Dans les villes d’Afrique de l’Ouest, les ordures ménagères sont composées en grande partie de la matière organique. De plus, elles constituent un problème majeur d’hygiène car leur évacuation nécessite une organisation entre les ménages ou au niveau communal, qui fait souvent défaut.

Le compostage des ordures organiques permettrait de réduire le coût de transport parce que le compost n’a qu’un tiers du poids de la matière organique brute. Le compost pourrait être valorisé par les agriculteurs périurbains et urbains. Malheureusement, l’utilisation du compost pour l’amélioration du sol n’est pas concurrentielle par rapport à l’utilisation d’excréments d’animaux issus d’élevage urbain et périurbain ; du fait d’un coût de production trop élevé. Par contre, si le compost est appliqué comme produit phytosanitaire, il peut être vendu à un prix qui rentabilise sa fabrication. Cette utilisation du compost est peu connue en Europe de même qu’en Afrique de l’Ouest.

Le projet de recherche appliquée qui cherchait à introduire le compost phytosanitaire en Afrique de l’Ouest dont sont issues les données exploitées pour cette thèse était intitulé « L’utilisation des déchets organiques compostés provenant des ménages urbains dans l’agriculture périurbaine de l’Afrique de l’Ouest pour prévenir l’attaque des plantes par des maladies ». Il a duré de 1999 à 2002 et était financé par l’Union Européenne.

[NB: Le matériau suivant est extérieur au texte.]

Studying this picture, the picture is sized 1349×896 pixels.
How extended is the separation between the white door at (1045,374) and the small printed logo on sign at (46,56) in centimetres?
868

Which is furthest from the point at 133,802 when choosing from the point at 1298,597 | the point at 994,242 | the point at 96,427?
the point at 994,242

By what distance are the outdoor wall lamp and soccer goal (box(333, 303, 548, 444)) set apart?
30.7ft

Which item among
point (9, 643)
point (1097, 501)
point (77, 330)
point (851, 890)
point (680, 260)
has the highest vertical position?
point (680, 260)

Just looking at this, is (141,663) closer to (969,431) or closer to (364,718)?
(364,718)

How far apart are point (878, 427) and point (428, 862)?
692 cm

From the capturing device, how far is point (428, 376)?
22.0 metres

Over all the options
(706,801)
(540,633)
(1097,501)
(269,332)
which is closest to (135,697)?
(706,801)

Ce projet était une collaboration du Département de Sociologie Rurale de la Faculté d’Agriculture et d’Horticulture de l’Université Humboldt à Berlin, du Département de Phytopathologie de la Faculté d’Agriculture et d’Horticulture de l’Université Humboldt à Berlin en Allemagne, de l’unité d’Horticulture du Département de Biologie de Plantes au Scottish Agricultural Collège Auchincruive à Ayr en Ecosse, du Centre de Recherche Agronomique du Littoral de l’Institut Togolais de Recherche Agronomique à Davié au Togo, de l’Ecole Supérieure Polytechnique de l’Université Cheikh Anta Diop de Dakar au Sénégal et de la Direction Nationale de la Recherche Scientifique et Technique, Conakry, République de Guinée. Le travail était coordonné par le Département de Sociologie Rurale de la Faculté d’Agriculture et d’Horticulture en Allemagne.

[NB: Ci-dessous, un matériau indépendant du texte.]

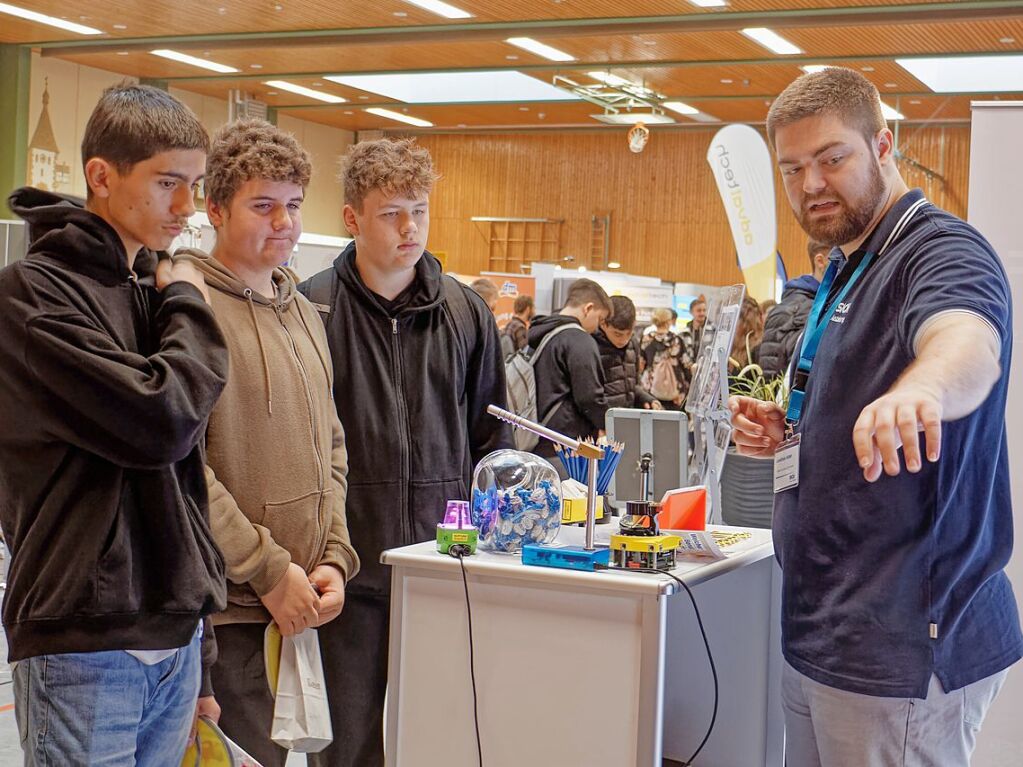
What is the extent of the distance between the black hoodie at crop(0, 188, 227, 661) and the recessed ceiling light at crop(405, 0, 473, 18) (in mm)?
10501

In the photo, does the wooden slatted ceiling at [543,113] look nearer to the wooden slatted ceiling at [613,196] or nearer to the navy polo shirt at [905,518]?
the wooden slatted ceiling at [613,196]

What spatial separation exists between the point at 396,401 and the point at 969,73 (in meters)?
13.8

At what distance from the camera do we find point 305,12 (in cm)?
1223

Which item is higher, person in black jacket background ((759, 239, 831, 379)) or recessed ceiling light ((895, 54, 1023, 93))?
recessed ceiling light ((895, 54, 1023, 93))

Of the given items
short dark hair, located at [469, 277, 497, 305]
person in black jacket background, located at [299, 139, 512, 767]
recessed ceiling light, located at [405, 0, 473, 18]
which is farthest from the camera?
recessed ceiling light, located at [405, 0, 473, 18]

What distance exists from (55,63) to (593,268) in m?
8.88

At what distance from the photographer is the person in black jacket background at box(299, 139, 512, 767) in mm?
2547

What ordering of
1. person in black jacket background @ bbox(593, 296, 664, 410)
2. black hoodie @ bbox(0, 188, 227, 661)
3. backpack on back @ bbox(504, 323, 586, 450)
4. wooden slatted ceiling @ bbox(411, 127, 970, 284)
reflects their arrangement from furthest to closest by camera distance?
wooden slatted ceiling @ bbox(411, 127, 970, 284) < person in black jacket background @ bbox(593, 296, 664, 410) < backpack on back @ bbox(504, 323, 586, 450) < black hoodie @ bbox(0, 188, 227, 661)

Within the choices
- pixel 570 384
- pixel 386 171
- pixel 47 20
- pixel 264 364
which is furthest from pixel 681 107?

Les objectifs du projet étaient la mise en œuvre de compost phytosanitaire et des extraits liquides de compost dans les systèmes de production urbains d'Afrique de l'Ouest. Les extraits liquides de compost sont des infusions froides de compost à des durées de contact (du compost avec de l'eau) différentes et des concentrations (compost/ eau) différentes selon la maladie à traiter. Ces extraits appliqués aux cultures permettent de lutter contre des maladies cryptogamiques.

Pour l'introduction du compost phytosanitaire dans le système de production existant, il fallait d'une part comprendre les stratégies de traitements phytosanitaires des agriculteurs périurbains et d'autre part identifier et isoler les agents pathogènes les plus importants des cultures sélectionnées par le projet. Afin de faciliter la vulgarisation de la technique, les cultures les plus fréquentes ont été choisies, soit:

Pour pouvoir convaincre les agriculteurs des résultats de cette recherche, il a fallu identifier des agents pathogènes du compost qui possèdent un grand potentiel pour le contrôle des maladies des cultures et comprendre le mode d’action des extraits de compost les plus efficaces.

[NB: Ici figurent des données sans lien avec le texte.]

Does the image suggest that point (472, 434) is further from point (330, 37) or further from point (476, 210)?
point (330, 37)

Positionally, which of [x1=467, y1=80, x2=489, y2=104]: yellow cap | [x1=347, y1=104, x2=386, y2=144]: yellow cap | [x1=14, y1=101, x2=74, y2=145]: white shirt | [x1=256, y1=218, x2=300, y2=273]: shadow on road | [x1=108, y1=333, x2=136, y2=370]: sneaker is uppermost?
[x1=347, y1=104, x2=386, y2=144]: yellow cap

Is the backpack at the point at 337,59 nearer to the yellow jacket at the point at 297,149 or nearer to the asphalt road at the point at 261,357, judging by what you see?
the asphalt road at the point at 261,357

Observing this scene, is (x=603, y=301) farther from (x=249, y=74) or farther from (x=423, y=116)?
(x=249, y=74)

Finalement, le projet visait à introduire le compost comme fongicide dans un système intégré de gestion des maladies de plantes. Pour cela, il a fallu développer des méthodes de communication avec les agriculteurs pour la vulgarisation des résultats et pour les convaincre du bien-fondé de cette nouvelle pratique.

Le projet a cherché à valoriser des ordures ménagères en les compostant. Pour y parvenir, il faut avant tout comprendre les conditions de collecte des ordures biodégradables dans les ménages urbains.

Dans ses stations de compostage, le projet a visé à élaborer des stratégies de fabrication de compost et à améliorer le savoir-faire de la technique de compostage et d’extrait du compost par les chercheurs et les agriculteurs.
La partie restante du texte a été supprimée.